Faithfully return all lines, omitting every embedded picture.
.....
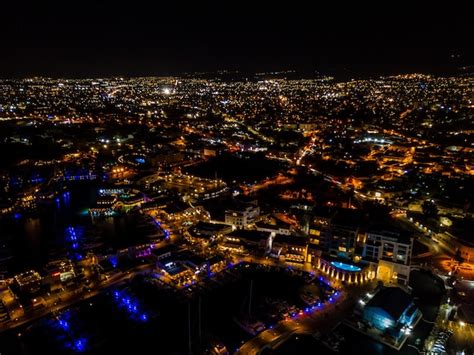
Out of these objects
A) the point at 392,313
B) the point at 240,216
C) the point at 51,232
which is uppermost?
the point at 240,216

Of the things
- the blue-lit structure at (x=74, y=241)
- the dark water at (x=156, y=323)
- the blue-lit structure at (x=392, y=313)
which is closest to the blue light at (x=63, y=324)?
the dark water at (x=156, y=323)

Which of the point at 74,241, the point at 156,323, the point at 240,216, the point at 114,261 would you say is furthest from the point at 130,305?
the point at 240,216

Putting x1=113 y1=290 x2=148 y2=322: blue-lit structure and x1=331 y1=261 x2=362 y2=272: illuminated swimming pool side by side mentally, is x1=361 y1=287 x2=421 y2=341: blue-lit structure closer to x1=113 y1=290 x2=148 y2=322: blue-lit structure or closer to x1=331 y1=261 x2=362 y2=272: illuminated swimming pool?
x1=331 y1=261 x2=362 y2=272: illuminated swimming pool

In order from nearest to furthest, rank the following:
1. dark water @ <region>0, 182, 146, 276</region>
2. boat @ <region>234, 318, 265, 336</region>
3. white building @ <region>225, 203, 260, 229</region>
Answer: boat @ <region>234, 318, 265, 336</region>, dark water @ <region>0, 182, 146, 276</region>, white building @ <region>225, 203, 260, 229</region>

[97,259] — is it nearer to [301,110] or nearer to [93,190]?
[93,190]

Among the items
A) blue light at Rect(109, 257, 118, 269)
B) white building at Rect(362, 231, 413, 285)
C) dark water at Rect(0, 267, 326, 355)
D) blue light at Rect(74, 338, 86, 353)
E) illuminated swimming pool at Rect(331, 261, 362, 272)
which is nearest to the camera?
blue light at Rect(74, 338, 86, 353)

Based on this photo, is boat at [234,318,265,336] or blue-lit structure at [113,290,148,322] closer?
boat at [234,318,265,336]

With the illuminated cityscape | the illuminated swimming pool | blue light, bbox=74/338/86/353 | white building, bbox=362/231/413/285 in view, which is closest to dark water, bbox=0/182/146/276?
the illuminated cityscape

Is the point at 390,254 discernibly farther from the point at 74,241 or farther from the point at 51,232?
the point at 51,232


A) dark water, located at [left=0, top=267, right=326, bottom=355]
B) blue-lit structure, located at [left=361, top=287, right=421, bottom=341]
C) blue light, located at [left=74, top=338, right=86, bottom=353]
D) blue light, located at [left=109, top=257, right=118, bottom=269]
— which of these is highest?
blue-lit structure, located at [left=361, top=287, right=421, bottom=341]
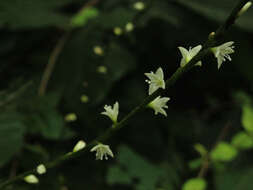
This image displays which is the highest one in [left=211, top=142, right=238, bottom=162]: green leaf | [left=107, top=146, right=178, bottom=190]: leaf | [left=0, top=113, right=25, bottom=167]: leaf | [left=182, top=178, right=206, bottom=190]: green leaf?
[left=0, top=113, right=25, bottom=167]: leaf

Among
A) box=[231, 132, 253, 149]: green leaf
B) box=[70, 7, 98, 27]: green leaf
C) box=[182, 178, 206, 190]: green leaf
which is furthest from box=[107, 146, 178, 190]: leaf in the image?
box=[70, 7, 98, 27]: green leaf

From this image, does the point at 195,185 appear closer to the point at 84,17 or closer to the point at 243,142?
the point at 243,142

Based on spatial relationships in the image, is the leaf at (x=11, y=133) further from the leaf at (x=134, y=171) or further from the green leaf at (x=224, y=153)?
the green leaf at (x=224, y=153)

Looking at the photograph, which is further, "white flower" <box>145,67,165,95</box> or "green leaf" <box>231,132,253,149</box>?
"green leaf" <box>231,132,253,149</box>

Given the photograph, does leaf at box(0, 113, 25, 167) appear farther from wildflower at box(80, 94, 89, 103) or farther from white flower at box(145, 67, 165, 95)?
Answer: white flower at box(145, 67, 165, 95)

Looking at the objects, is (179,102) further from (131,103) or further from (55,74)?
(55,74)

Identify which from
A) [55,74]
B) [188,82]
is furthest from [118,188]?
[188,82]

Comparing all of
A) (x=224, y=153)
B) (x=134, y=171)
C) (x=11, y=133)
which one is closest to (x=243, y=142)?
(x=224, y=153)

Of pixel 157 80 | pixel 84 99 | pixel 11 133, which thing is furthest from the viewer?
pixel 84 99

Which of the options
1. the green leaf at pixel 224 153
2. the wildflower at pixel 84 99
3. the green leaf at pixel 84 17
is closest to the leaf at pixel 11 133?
.....
### EXPECTED ANSWER
Out of these objects
A) the point at 392,313
B) the point at 240,216
C) the point at 51,232
which is uppermost?
the point at 240,216

Of the things
- the blue-lit structure at (x=74, y=241)
- the dark water at (x=156, y=323)
- the blue-lit structure at (x=392, y=313)
which is closest to the blue light at (x=63, y=324)?
the dark water at (x=156, y=323)

Which of the point at 74,241, the point at 156,323, the point at 240,216, the point at 114,261 would you say is furthest from the point at 130,305?
the point at 240,216

Putting x1=113 y1=290 x2=148 y2=322: blue-lit structure and x1=331 y1=261 x2=362 y2=272: illuminated swimming pool side by side mentally, is x1=361 y1=287 x2=421 y2=341: blue-lit structure closer to x1=113 y1=290 x2=148 y2=322: blue-lit structure or closer to x1=331 y1=261 x2=362 y2=272: illuminated swimming pool?
x1=331 y1=261 x2=362 y2=272: illuminated swimming pool

In order from nearest to furthest, rank the following:
1. dark water @ <region>0, 182, 146, 276</region>
2. boat @ <region>234, 318, 265, 336</region>
3. white building @ <region>225, 203, 260, 229</region>
Answer: boat @ <region>234, 318, 265, 336</region>, dark water @ <region>0, 182, 146, 276</region>, white building @ <region>225, 203, 260, 229</region>

[97,259] — is it nearer to [301,110] or nearer to [93,190]?
[93,190]

Among the items
A) blue light at Rect(109, 257, 118, 269)
B) white building at Rect(362, 231, 413, 285)
C) dark water at Rect(0, 267, 326, 355)
D) blue light at Rect(74, 338, 86, 353)
E) illuminated swimming pool at Rect(331, 261, 362, 272)
which is nearest to the camera?
blue light at Rect(74, 338, 86, 353)

Based on this photo, is boat at [234,318,265,336] or blue-lit structure at [113,290,148,322] closer?
boat at [234,318,265,336]

With the illuminated cityscape | the illuminated swimming pool | blue light, bbox=74/338/86/353 | white building, bbox=362/231/413/285 in view, which is closest to dark water, bbox=0/182/146/276?
the illuminated cityscape

Is the point at 390,254 discernibly farther from the point at 74,241 or farther from the point at 51,232?
the point at 51,232


A) dark water, located at [left=0, top=267, right=326, bottom=355]
B) blue-lit structure, located at [left=361, top=287, right=421, bottom=341]
C) blue light, located at [left=74, top=338, right=86, bottom=353]
D) blue light, located at [left=109, top=257, right=118, bottom=269]
— which of these is highest?
blue-lit structure, located at [left=361, top=287, right=421, bottom=341]
This image displays which is the highest one in [left=211, top=142, right=238, bottom=162]: green leaf | [left=107, top=146, right=178, bottom=190]: leaf | [left=0, top=113, right=25, bottom=167]: leaf | [left=182, top=178, right=206, bottom=190]: green leaf?
[left=0, top=113, right=25, bottom=167]: leaf

Among
A) box=[231, 132, 253, 149]: green leaf
B) box=[70, 7, 98, 27]: green leaf
C) box=[182, 178, 206, 190]: green leaf
which is furthest from box=[107, 146, 178, 190]: leaf in the image?
box=[70, 7, 98, 27]: green leaf

From this image, does the point at 195,185 appear closer to the point at 84,17 or closer to the point at 243,142?
the point at 243,142

Based on spatial relationships in the image, is the leaf at (x=11, y=133) further from the leaf at (x=134, y=171) or further from the green leaf at (x=224, y=153)?
the green leaf at (x=224, y=153)

Looking at the photograph, which is further, "white flower" <box>145,67,165,95</box> or "green leaf" <box>231,132,253,149</box>?
"green leaf" <box>231,132,253,149</box>

Given the photograph, does leaf at box(0, 113, 25, 167) appear farther from wildflower at box(80, 94, 89, 103) or farther from white flower at box(145, 67, 165, 95)?
Answer: white flower at box(145, 67, 165, 95)

Looking at the objects, is (179,102) further from (131,103) or further from (55,74)?
(55,74)

Identify which from
A) [55,74]
B) [188,82]
is furthest from [118,188]?
[188,82]

Comparing all of
A) (x=224, y=153)
B) (x=134, y=171)
C) (x=11, y=133)
which one is closest to (x=243, y=142)?
(x=224, y=153)

Of pixel 157 80 | pixel 84 99 | pixel 11 133, which thing is furthest from the viewer?
pixel 84 99

Which of the options
1. the green leaf at pixel 224 153
2. the wildflower at pixel 84 99
3. the green leaf at pixel 84 17
is closest to the leaf at pixel 11 133?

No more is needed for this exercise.